书面要求 A:
请从形状类族题目中照录一段原文，从“项目2-形状类族的中的纯虚函数”起，到“i=0; i<6; i++)”为止（含这句）。
书面要求 B:
在形状类族题目中，建立 Triangle 类对象时给出的两个参数分别表示什么？

文档原文:
───
项目2-形状类族的中的纯虚函数
写一个程序,定义抽象基类Shape,由它派生出3个派生类,Circle(圆形)、Rectangle(矩形)、Triangle(三角形)。用如下的main()函数,求出定义的几个几何体的面积和。
int main()
{
Circle c1(12.6),c2(4.9);//建立Circle类对象c1,c2,参数为圆半径
Rectangle r1(4.5,8.4),r2(5.0,2.5);//建立Rectangle类对象r1,r2,参数为矩形长、宽
Triangle t1(4.5,8.4),t2(3.4,2.8); //建立Triangle类对象t1,t2,参数为三角形底边长与高
Shape *pt[6]= {&c1,&c2,&r1,&r2,&t1,&t2}; //定义基类指针数组pt,使它每一个元素指向一个派生类对象
double areas=0.0; //areas为总面积
for(int i=0; i<6; i++)
{
areas=areas + pt[i]->area();
}
cout<<"totol of all areas="<<areas<<endl; //输出总面积
return 0;
}
#include <iostream>
using namespace std;
class Shape
{
public:
virtual double area()=0;
};
class Circle:public Shape
{
public:
Circle(double r):radius(r) {}
virtual double area()
{
return 3.14159*radius*radius;
};
protected:
double radius;
};
class Rectangle:public Shape
{
public:
Rectangle(double w,double h):width(w),height(h) {}
virtual double area()
───
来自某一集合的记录
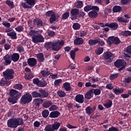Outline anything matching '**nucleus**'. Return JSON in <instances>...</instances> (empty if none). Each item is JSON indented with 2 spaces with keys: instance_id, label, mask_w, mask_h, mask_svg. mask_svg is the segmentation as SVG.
<instances>
[{
  "instance_id": "f257e3e1",
  "label": "nucleus",
  "mask_w": 131,
  "mask_h": 131,
  "mask_svg": "<svg viewBox=\"0 0 131 131\" xmlns=\"http://www.w3.org/2000/svg\"><path fill=\"white\" fill-rule=\"evenodd\" d=\"M63 45H64V41L63 40H61L59 41H50L46 42L45 43V47L48 51L49 50L53 51H59L61 50V48H62Z\"/></svg>"
},
{
  "instance_id": "f03ea898",
  "label": "nucleus",
  "mask_w": 131,
  "mask_h": 131,
  "mask_svg": "<svg viewBox=\"0 0 131 131\" xmlns=\"http://www.w3.org/2000/svg\"><path fill=\"white\" fill-rule=\"evenodd\" d=\"M42 30H31L29 32V35L32 36V41L34 43H39L44 42L45 38L41 33Z\"/></svg>"
},
{
  "instance_id": "7ed1b4c3",
  "label": "nucleus",
  "mask_w": 131,
  "mask_h": 131,
  "mask_svg": "<svg viewBox=\"0 0 131 131\" xmlns=\"http://www.w3.org/2000/svg\"><path fill=\"white\" fill-rule=\"evenodd\" d=\"M10 97L8 99L9 103L12 104H16L17 100L21 97V93H20L17 90H14L12 89L9 91Z\"/></svg>"
},
{
  "instance_id": "20e7f679",
  "label": "nucleus",
  "mask_w": 131,
  "mask_h": 131,
  "mask_svg": "<svg viewBox=\"0 0 131 131\" xmlns=\"http://www.w3.org/2000/svg\"><path fill=\"white\" fill-rule=\"evenodd\" d=\"M91 9L90 12H89L88 15L91 18H96L98 16V12H99L100 9L99 7L96 6V5H91Z\"/></svg>"
},
{
  "instance_id": "39448f33",
  "label": "nucleus",
  "mask_w": 131,
  "mask_h": 131,
  "mask_svg": "<svg viewBox=\"0 0 131 131\" xmlns=\"http://www.w3.org/2000/svg\"><path fill=\"white\" fill-rule=\"evenodd\" d=\"M114 65L117 68H119V71H122L125 69L127 63L124 59H117L114 62Z\"/></svg>"
},
{
  "instance_id": "423d86ee",
  "label": "nucleus",
  "mask_w": 131,
  "mask_h": 131,
  "mask_svg": "<svg viewBox=\"0 0 131 131\" xmlns=\"http://www.w3.org/2000/svg\"><path fill=\"white\" fill-rule=\"evenodd\" d=\"M32 100V96L31 94L30 93H26L23 95L22 97L20 98V103L24 105H26V104H29V103H31Z\"/></svg>"
},
{
  "instance_id": "0eeeda50",
  "label": "nucleus",
  "mask_w": 131,
  "mask_h": 131,
  "mask_svg": "<svg viewBox=\"0 0 131 131\" xmlns=\"http://www.w3.org/2000/svg\"><path fill=\"white\" fill-rule=\"evenodd\" d=\"M61 125V123L60 122H54L53 124L52 125L51 124H48L46 125L45 128V130L46 131H56L59 129Z\"/></svg>"
},
{
  "instance_id": "6e6552de",
  "label": "nucleus",
  "mask_w": 131,
  "mask_h": 131,
  "mask_svg": "<svg viewBox=\"0 0 131 131\" xmlns=\"http://www.w3.org/2000/svg\"><path fill=\"white\" fill-rule=\"evenodd\" d=\"M32 27H30V29L33 30L34 28H41L43 26L42 20L40 18H34L32 22Z\"/></svg>"
},
{
  "instance_id": "1a4fd4ad",
  "label": "nucleus",
  "mask_w": 131,
  "mask_h": 131,
  "mask_svg": "<svg viewBox=\"0 0 131 131\" xmlns=\"http://www.w3.org/2000/svg\"><path fill=\"white\" fill-rule=\"evenodd\" d=\"M103 57L104 59L107 60L109 62H112L114 58V55L112 52L107 51L105 53H104Z\"/></svg>"
},
{
  "instance_id": "9d476101",
  "label": "nucleus",
  "mask_w": 131,
  "mask_h": 131,
  "mask_svg": "<svg viewBox=\"0 0 131 131\" xmlns=\"http://www.w3.org/2000/svg\"><path fill=\"white\" fill-rule=\"evenodd\" d=\"M8 127L16 128L17 127V118L9 119L7 122Z\"/></svg>"
},
{
  "instance_id": "9b49d317",
  "label": "nucleus",
  "mask_w": 131,
  "mask_h": 131,
  "mask_svg": "<svg viewBox=\"0 0 131 131\" xmlns=\"http://www.w3.org/2000/svg\"><path fill=\"white\" fill-rule=\"evenodd\" d=\"M14 73L15 72L13 69L6 70L7 81V82H10V84L11 83L10 80L13 79Z\"/></svg>"
},
{
  "instance_id": "f8f14e48",
  "label": "nucleus",
  "mask_w": 131,
  "mask_h": 131,
  "mask_svg": "<svg viewBox=\"0 0 131 131\" xmlns=\"http://www.w3.org/2000/svg\"><path fill=\"white\" fill-rule=\"evenodd\" d=\"M6 72L7 70H5V71L3 72L4 78H2V79L0 80V85H2V86H4L5 85H10V82H7Z\"/></svg>"
},
{
  "instance_id": "ddd939ff",
  "label": "nucleus",
  "mask_w": 131,
  "mask_h": 131,
  "mask_svg": "<svg viewBox=\"0 0 131 131\" xmlns=\"http://www.w3.org/2000/svg\"><path fill=\"white\" fill-rule=\"evenodd\" d=\"M71 19L72 20H74L75 19H77V17H78V13L79 9H72L70 11Z\"/></svg>"
},
{
  "instance_id": "4468645a",
  "label": "nucleus",
  "mask_w": 131,
  "mask_h": 131,
  "mask_svg": "<svg viewBox=\"0 0 131 131\" xmlns=\"http://www.w3.org/2000/svg\"><path fill=\"white\" fill-rule=\"evenodd\" d=\"M4 60V64L5 66L10 65L12 62V56L9 54H7L5 55L3 57Z\"/></svg>"
},
{
  "instance_id": "2eb2a0df",
  "label": "nucleus",
  "mask_w": 131,
  "mask_h": 131,
  "mask_svg": "<svg viewBox=\"0 0 131 131\" xmlns=\"http://www.w3.org/2000/svg\"><path fill=\"white\" fill-rule=\"evenodd\" d=\"M27 62L30 67H35L37 64V59L34 57L28 58Z\"/></svg>"
},
{
  "instance_id": "dca6fc26",
  "label": "nucleus",
  "mask_w": 131,
  "mask_h": 131,
  "mask_svg": "<svg viewBox=\"0 0 131 131\" xmlns=\"http://www.w3.org/2000/svg\"><path fill=\"white\" fill-rule=\"evenodd\" d=\"M125 17L122 16H119L117 17V20L119 23H128L129 21L130 16L128 15V14H125Z\"/></svg>"
},
{
  "instance_id": "f3484780",
  "label": "nucleus",
  "mask_w": 131,
  "mask_h": 131,
  "mask_svg": "<svg viewBox=\"0 0 131 131\" xmlns=\"http://www.w3.org/2000/svg\"><path fill=\"white\" fill-rule=\"evenodd\" d=\"M96 109V106H93V107H91V106H88V107L85 108L86 114H87L88 116H91V115L93 114Z\"/></svg>"
},
{
  "instance_id": "a211bd4d",
  "label": "nucleus",
  "mask_w": 131,
  "mask_h": 131,
  "mask_svg": "<svg viewBox=\"0 0 131 131\" xmlns=\"http://www.w3.org/2000/svg\"><path fill=\"white\" fill-rule=\"evenodd\" d=\"M40 92V97L41 99L42 98H47L49 96V93L46 91V90H45L43 89H41L39 90Z\"/></svg>"
},
{
  "instance_id": "6ab92c4d",
  "label": "nucleus",
  "mask_w": 131,
  "mask_h": 131,
  "mask_svg": "<svg viewBox=\"0 0 131 131\" xmlns=\"http://www.w3.org/2000/svg\"><path fill=\"white\" fill-rule=\"evenodd\" d=\"M75 99L77 103H80V104H82L84 101V96L82 94H77V95L75 96Z\"/></svg>"
},
{
  "instance_id": "aec40b11",
  "label": "nucleus",
  "mask_w": 131,
  "mask_h": 131,
  "mask_svg": "<svg viewBox=\"0 0 131 131\" xmlns=\"http://www.w3.org/2000/svg\"><path fill=\"white\" fill-rule=\"evenodd\" d=\"M62 88L67 92H70L72 90V86H71V83H69V82H64L63 84Z\"/></svg>"
},
{
  "instance_id": "412c9836",
  "label": "nucleus",
  "mask_w": 131,
  "mask_h": 131,
  "mask_svg": "<svg viewBox=\"0 0 131 131\" xmlns=\"http://www.w3.org/2000/svg\"><path fill=\"white\" fill-rule=\"evenodd\" d=\"M84 96H85V98H86V99H91V98L93 97V96H94L93 89L88 91V92H87L86 94H85Z\"/></svg>"
},
{
  "instance_id": "4be33fe9",
  "label": "nucleus",
  "mask_w": 131,
  "mask_h": 131,
  "mask_svg": "<svg viewBox=\"0 0 131 131\" xmlns=\"http://www.w3.org/2000/svg\"><path fill=\"white\" fill-rule=\"evenodd\" d=\"M60 113L57 110L51 112L49 115V118H58L60 116Z\"/></svg>"
},
{
  "instance_id": "5701e85b",
  "label": "nucleus",
  "mask_w": 131,
  "mask_h": 131,
  "mask_svg": "<svg viewBox=\"0 0 131 131\" xmlns=\"http://www.w3.org/2000/svg\"><path fill=\"white\" fill-rule=\"evenodd\" d=\"M43 102V99H41L40 97H37V98L34 99L33 104L37 107L38 106H39L40 104H42Z\"/></svg>"
},
{
  "instance_id": "b1692460",
  "label": "nucleus",
  "mask_w": 131,
  "mask_h": 131,
  "mask_svg": "<svg viewBox=\"0 0 131 131\" xmlns=\"http://www.w3.org/2000/svg\"><path fill=\"white\" fill-rule=\"evenodd\" d=\"M111 39L112 40L113 43L116 45V46L120 45L121 42V40L119 39V38H118V37H114V36H113L112 37H111Z\"/></svg>"
},
{
  "instance_id": "393cba45",
  "label": "nucleus",
  "mask_w": 131,
  "mask_h": 131,
  "mask_svg": "<svg viewBox=\"0 0 131 131\" xmlns=\"http://www.w3.org/2000/svg\"><path fill=\"white\" fill-rule=\"evenodd\" d=\"M20 58V55L18 54V53H13L11 56V60H13L14 62L18 61Z\"/></svg>"
},
{
  "instance_id": "a878e982",
  "label": "nucleus",
  "mask_w": 131,
  "mask_h": 131,
  "mask_svg": "<svg viewBox=\"0 0 131 131\" xmlns=\"http://www.w3.org/2000/svg\"><path fill=\"white\" fill-rule=\"evenodd\" d=\"M103 106L105 107L106 108H111L113 106V101L111 99H106L105 101L104 104H103Z\"/></svg>"
},
{
  "instance_id": "bb28decb",
  "label": "nucleus",
  "mask_w": 131,
  "mask_h": 131,
  "mask_svg": "<svg viewBox=\"0 0 131 131\" xmlns=\"http://www.w3.org/2000/svg\"><path fill=\"white\" fill-rule=\"evenodd\" d=\"M84 42L83 39L82 38H76L74 41V45L76 46H80V45H82Z\"/></svg>"
},
{
  "instance_id": "cd10ccee",
  "label": "nucleus",
  "mask_w": 131,
  "mask_h": 131,
  "mask_svg": "<svg viewBox=\"0 0 131 131\" xmlns=\"http://www.w3.org/2000/svg\"><path fill=\"white\" fill-rule=\"evenodd\" d=\"M122 10V8L120 7V5H114V7H113V12H114V13L121 12Z\"/></svg>"
},
{
  "instance_id": "c85d7f7f",
  "label": "nucleus",
  "mask_w": 131,
  "mask_h": 131,
  "mask_svg": "<svg viewBox=\"0 0 131 131\" xmlns=\"http://www.w3.org/2000/svg\"><path fill=\"white\" fill-rule=\"evenodd\" d=\"M57 19L56 14L54 11H53V13H51V16L50 17L49 21L50 24H53L54 21H56Z\"/></svg>"
},
{
  "instance_id": "c756f323",
  "label": "nucleus",
  "mask_w": 131,
  "mask_h": 131,
  "mask_svg": "<svg viewBox=\"0 0 131 131\" xmlns=\"http://www.w3.org/2000/svg\"><path fill=\"white\" fill-rule=\"evenodd\" d=\"M7 36L11 37V39H16L17 38V33L15 31H12V30H11L10 32L7 33Z\"/></svg>"
},
{
  "instance_id": "7c9ffc66",
  "label": "nucleus",
  "mask_w": 131,
  "mask_h": 131,
  "mask_svg": "<svg viewBox=\"0 0 131 131\" xmlns=\"http://www.w3.org/2000/svg\"><path fill=\"white\" fill-rule=\"evenodd\" d=\"M98 39H90L88 41L89 45L90 46H96L98 43Z\"/></svg>"
},
{
  "instance_id": "2f4dec72",
  "label": "nucleus",
  "mask_w": 131,
  "mask_h": 131,
  "mask_svg": "<svg viewBox=\"0 0 131 131\" xmlns=\"http://www.w3.org/2000/svg\"><path fill=\"white\" fill-rule=\"evenodd\" d=\"M111 29L112 30H117L119 27V25L118 23H116V21H114L113 23H111Z\"/></svg>"
},
{
  "instance_id": "473e14b6",
  "label": "nucleus",
  "mask_w": 131,
  "mask_h": 131,
  "mask_svg": "<svg viewBox=\"0 0 131 131\" xmlns=\"http://www.w3.org/2000/svg\"><path fill=\"white\" fill-rule=\"evenodd\" d=\"M113 92L115 93L116 95H119V94H122L123 93L124 90V89H113Z\"/></svg>"
},
{
  "instance_id": "72a5a7b5",
  "label": "nucleus",
  "mask_w": 131,
  "mask_h": 131,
───
任务答复 A:
项目2-形状类族的中的纯虚函数
写一个程序,定义抽象基类Shape,由它派生出3个派生类,Circle(圆形)、Rectangle(矩形)、Triangle(三角形)。用如下的main()函数,求出定义的几个几何体的面积和。
int main()
{
Circle c1(12.6),c2(4.9);//建立Circle类对象c1,c2,参数为圆半径
Rectangle r1(4.5,8.4),r2(5.0,2.5);//建立Rectangle类对象r1,r2,参数为矩形长、宽
Triangle t1(4.5,8.4),t2(3.4,2.8); //建立Triangle类对象t1,t2,参数为三角形底边长与高
Shape *pt[6]= {&c1,&c2,&r1,&r2,&t1,&t2}; //定义基类指针数组pt,使它每一个元素指向一个派生类对象
double areas=0.0; //areas为总面积
for(int i=0; i<6; i++)

任务答复 B:
三角形的底边长与高。